The American Lung Association said the two counties remain among the worst for ground-level ozone.
Ozone gas can irritate and inflame a person’s airways and lungs. Exposure to it “can also shorten lives,” according to the report.
The association puts out the analysis annually, and the latest version, released Wednesday, covers 2019 to 2021. It said the number of unhealthy, high ozone days in DFW was fewer than in last year’s report.
“We are still one of the most polluted cities in the nation,” said Charlie Gagen, advocacy director covering Texas and Oklahoma for the association.
Ground-level ozone forms when pollution like nitrogen oxides or volatile organic compounds combine under sunlight. The resulting gas can travel far from where it originally forms in the lower atmosphere.
As for harmful short-term particulate matter, DFW did see a reduction in its number of unhealthy days, although year-round levels were a bit higher than last year.
But getting an accurate picture of particle pollution can be difficult. The report uses data drawn from EPA monitors, and there are very few in North Texas that detect particulate matter. Plus, not all the EPA’s monitors are located near industrial polluters.

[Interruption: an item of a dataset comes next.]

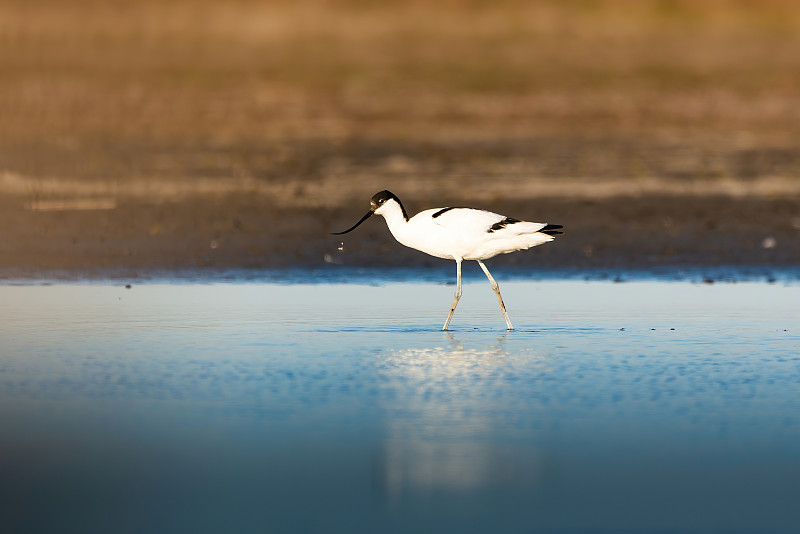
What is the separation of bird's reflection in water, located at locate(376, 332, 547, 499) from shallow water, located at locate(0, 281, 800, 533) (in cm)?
2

“Where they are in the county can have a big impact on what the data they collect is,” Gagen said.
Activists, colleges, and some local governments have been mounting low-cost air sensors on their own and displaying the readings on an online map. The map also shows the location of major air pollution permits.
The State of the Air report calls on the EPA to strengthen air pollution regulations. While the agency is currently proposing an annual standard of 9 to 10 micrograms per cubic meter for the fine, inhalable particles called PM 2.5, the report states it should be tougher.

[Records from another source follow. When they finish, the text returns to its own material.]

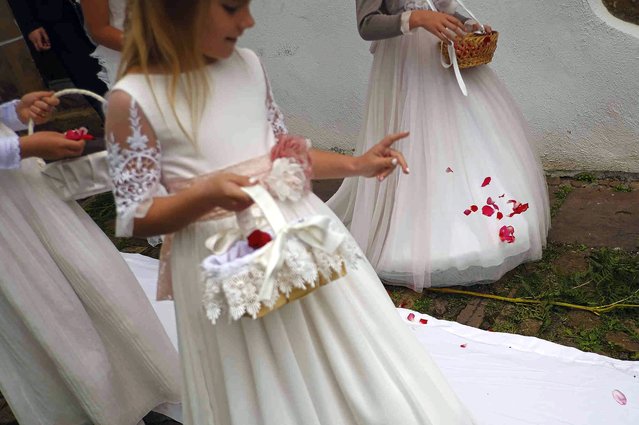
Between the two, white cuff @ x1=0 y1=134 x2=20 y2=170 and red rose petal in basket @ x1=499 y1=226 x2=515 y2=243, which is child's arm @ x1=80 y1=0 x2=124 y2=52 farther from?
red rose petal in basket @ x1=499 y1=226 x2=515 y2=243

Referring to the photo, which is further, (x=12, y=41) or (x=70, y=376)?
(x=12, y=41)

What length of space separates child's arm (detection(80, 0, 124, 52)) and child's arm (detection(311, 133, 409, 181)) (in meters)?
1.50

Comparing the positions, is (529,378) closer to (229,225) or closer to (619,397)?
(619,397)

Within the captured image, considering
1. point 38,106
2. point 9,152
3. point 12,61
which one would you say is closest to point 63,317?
point 9,152

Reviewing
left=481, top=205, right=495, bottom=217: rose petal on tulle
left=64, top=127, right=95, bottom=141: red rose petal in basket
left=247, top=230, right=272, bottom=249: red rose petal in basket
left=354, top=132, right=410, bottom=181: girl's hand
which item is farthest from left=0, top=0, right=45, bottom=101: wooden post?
left=247, top=230, right=272, bottom=249: red rose petal in basket

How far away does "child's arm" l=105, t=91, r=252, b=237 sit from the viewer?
1473mm

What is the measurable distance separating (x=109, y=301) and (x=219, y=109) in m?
A: 1.06

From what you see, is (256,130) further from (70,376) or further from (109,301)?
(70,376)

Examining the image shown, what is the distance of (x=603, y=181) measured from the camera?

“The new standard should be set at 8 micrograms per cubic meter annually … to protect those at greatest risk of harm,” it reads.

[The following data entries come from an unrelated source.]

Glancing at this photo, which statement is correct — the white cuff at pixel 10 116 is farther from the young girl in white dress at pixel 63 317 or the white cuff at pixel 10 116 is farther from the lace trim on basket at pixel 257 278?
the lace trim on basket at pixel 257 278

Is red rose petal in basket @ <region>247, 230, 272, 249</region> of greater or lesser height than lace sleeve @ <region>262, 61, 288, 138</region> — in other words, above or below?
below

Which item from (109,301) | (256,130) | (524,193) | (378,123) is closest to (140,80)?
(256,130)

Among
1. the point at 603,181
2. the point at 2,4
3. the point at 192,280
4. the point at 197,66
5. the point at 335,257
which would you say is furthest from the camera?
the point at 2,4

The association said residents can help reduce dirty air by walking and biking more, taking public transportation, or switching to an electric car. Local governments can help by transitioning their fleets to electric vehicles.
There is also an important role for state governments in cleaning up the air.
“At the state level, obviously it’s cracking down on big polluters, investing in electric vehicle charging stations,” Gagen said. "And then increasing renewable energy so that we’re less reliant on high-polluting energy.”